** Start of Input rows **

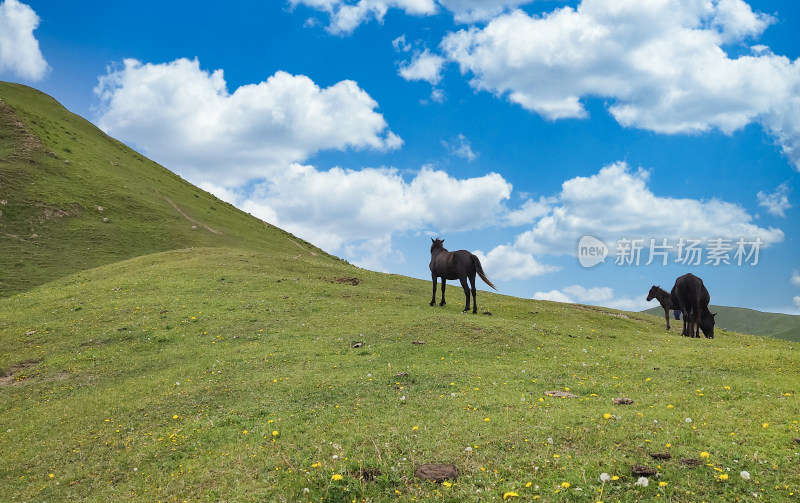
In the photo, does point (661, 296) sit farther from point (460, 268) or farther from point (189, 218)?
point (189, 218)

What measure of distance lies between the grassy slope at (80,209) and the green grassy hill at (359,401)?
591 inches

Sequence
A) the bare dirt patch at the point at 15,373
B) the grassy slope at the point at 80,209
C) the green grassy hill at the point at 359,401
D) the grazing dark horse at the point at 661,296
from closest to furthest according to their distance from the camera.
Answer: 1. the green grassy hill at the point at 359,401
2. the bare dirt patch at the point at 15,373
3. the grazing dark horse at the point at 661,296
4. the grassy slope at the point at 80,209

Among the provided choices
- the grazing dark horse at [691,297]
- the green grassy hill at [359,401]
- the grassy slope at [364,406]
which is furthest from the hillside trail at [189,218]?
the grazing dark horse at [691,297]

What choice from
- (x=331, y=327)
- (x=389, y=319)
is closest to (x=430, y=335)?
(x=389, y=319)

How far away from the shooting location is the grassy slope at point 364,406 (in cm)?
966

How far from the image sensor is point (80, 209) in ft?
180

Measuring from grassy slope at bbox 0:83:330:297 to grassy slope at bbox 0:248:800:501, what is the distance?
64.9ft

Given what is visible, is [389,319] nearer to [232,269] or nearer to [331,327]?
[331,327]

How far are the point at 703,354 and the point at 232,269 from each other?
32302 millimetres

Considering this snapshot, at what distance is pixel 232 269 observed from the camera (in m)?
38.8

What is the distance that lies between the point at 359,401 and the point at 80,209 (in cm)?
5414

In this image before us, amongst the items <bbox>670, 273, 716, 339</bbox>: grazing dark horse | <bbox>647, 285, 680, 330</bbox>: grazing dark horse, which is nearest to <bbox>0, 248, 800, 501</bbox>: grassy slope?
<bbox>670, 273, 716, 339</bbox>: grazing dark horse

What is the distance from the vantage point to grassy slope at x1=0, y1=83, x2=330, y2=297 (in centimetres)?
4731

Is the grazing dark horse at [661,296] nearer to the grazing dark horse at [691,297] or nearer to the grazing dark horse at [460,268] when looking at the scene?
the grazing dark horse at [691,297]
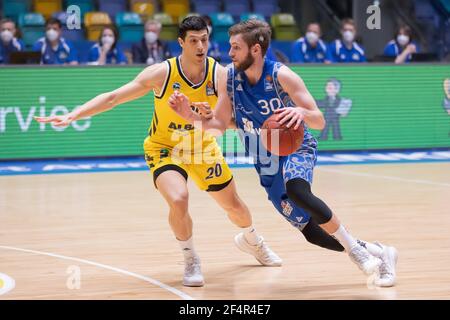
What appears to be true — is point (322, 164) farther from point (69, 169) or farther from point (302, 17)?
point (302, 17)

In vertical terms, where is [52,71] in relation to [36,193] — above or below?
above

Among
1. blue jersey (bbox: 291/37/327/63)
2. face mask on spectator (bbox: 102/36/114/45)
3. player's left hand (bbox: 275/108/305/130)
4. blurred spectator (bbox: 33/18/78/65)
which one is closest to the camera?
player's left hand (bbox: 275/108/305/130)

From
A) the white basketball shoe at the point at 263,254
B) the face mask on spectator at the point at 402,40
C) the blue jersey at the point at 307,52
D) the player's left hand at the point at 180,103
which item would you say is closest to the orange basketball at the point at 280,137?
the player's left hand at the point at 180,103

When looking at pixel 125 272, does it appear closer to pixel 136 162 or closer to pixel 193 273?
pixel 193 273

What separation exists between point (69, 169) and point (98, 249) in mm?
5883

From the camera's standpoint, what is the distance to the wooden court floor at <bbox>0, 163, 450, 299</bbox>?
5879 mm

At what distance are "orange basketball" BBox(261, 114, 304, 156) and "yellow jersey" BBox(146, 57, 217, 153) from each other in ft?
2.48

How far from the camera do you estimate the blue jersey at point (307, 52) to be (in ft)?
51.2

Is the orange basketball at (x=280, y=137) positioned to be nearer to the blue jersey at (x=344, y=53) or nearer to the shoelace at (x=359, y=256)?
the shoelace at (x=359, y=256)

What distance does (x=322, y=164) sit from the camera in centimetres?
1389

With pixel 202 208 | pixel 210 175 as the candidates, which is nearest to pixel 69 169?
pixel 202 208

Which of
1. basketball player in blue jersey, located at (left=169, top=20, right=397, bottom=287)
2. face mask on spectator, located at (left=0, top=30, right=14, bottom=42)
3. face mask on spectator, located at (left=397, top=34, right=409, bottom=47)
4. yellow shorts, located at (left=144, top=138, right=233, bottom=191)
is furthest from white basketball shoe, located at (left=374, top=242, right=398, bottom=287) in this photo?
face mask on spectator, located at (left=397, top=34, right=409, bottom=47)

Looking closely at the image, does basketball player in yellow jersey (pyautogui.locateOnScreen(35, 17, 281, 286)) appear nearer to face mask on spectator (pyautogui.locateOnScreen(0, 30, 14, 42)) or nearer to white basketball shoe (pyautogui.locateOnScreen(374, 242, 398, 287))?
white basketball shoe (pyautogui.locateOnScreen(374, 242, 398, 287))

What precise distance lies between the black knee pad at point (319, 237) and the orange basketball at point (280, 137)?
0.60 meters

** End of Input rows **

◆ Exercise prompt
Convert the listing, from the line containing "When looking at pixel" through its end, into a two-column CSV with the header row input,output. Put each text with its answer on one row, with each field in double quotes and line breaks replaced by spaces.

◆ Response to the exercise
input,output
"When looking at pixel 125 272, does it appear closer to pixel 136 162 or closer to pixel 193 273?","pixel 193 273"
"What separation exists between point (69, 169) and point (98, 249) in mm?","5883"
"From the camera's standpoint, what is the distance to the wooden court floor at <bbox>0, 163, 450, 299</bbox>?","5879 mm"
"At what distance are ""orange basketball"" BBox(261, 114, 304, 156) and ""yellow jersey"" BBox(146, 57, 217, 153) from each other in ft?","2.48"
"How far from the camera do you estimate the blue jersey at point (307, 52) to be (in ft)?","51.2"
"Is the orange basketball at (x=280, y=137) positioned to be nearer to the blue jersey at (x=344, y=53) or nearer to the shoelace at (x=359, y=256)?","the shoelace at (x=359, y=256)"
"What distance does (x=322, y=164) sit from the camera in centimetres?","1389"
"With pixel 202 208 | pixel 210 175 as the candidates, which is nearest to pixel 69 169?","pixel 202 208"
"Which of 1. basketball player in blue jersey, located at (left=169, top=20, right=397, bottom=287) 2. face mask on spectator, located at (left=0, top=30, right=14, bottom=42) 3. face mask on spectator, located at (left=397, top=34, right=409, bottom=47) 4. yellow shorts, located at (left=144, top=138, right=233, bottom=191) is furthest from white basketball shoe, located at (left=374, top=242, right=398, bottom=287) in this photo?","face mask on spectator, located at (left=397, top=34, right=409, bottom=47)"
"Looking closely at the image, does basketball player in yellow jersey (pyautogui.locateOnScreen(35, 17, 281, 286)) appear nearer to face mask on spectator (pyautogui.locateOnScreen(0, 30, 14, 42)) or nearer to white basketball shoe (pyautogui.locateOnScreen(374, 242, 398, 287))?","white basketball shoe (pyautogui.locateOnScreen(374, 242, 398, 287))"
"What precise distance lies between the black knee pad at point (319, 237) and the orange basketball at point (280, 137)?","0.60 meters"